From early on, history has been my passion. I spent many of my childhood days at the Medieval Centre in Nykøbing-Falster in Denmark, watching the knights and horses in awe. At the age of 16 I performed in my first joust and from that day I was hooked. I decided to dedicate my life to studying and researching the life of the medieval knights. I have since then participated in over 800 jousts in Denmark, Sweden, Norway, Germany, the Netherlands and Australia.

After five intense years I completed my master's degree at University of Southern Denmark, specialised in knightly culture. As part of my study I did a seven months internship at the Fürstliche Hofreitschule in Bückeburg, Germany, together with my young spanish stallion Absalon.
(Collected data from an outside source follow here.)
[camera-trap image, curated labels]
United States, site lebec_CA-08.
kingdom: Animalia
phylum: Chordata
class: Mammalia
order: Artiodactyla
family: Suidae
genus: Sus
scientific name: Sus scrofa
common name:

This is were we learned the basics of historical dressage and mounted combat.

Over the years I have worked at many historical locations such as Christiansborg's Palace, Nyborg Castle, the Medieval Centre, Ribe Viking Center and most recently Varberg's Fortress. Since autumn 2018 I live on the west coast of Sweden.

My main interest is exploring how to train a horse to become as close to a medieval war horse as possible, whilst adapting to modern science. I draw a lot of inspiration from the Academic Art of Riding and have done a three month internship at Enggaarden with Michelle Wolf in 2010. The recent years I have visited Christofer Dahlgren regularly to get input on my work with Absalon.

Absalon is a spanish stallion born in 2008. He came to me as a yearling and we have learned everything together. I am very happy that he turned out to be exactly the horse I was dreaming about - a great jousting horse and a true friend.

I have been practicing historical fencing since 2011 and have experience with longsword, sword and buckler, rapier and saber as well as mounted fencing, armed and unarmed.

My main focus when teaching, regardless if it's history in a class room or practical lessons in an arena, is to communicate my knowledge in a simple, pedagogical way. I feel the responsibility as a teacher to pass the information to the student in a way in which he/she can learn.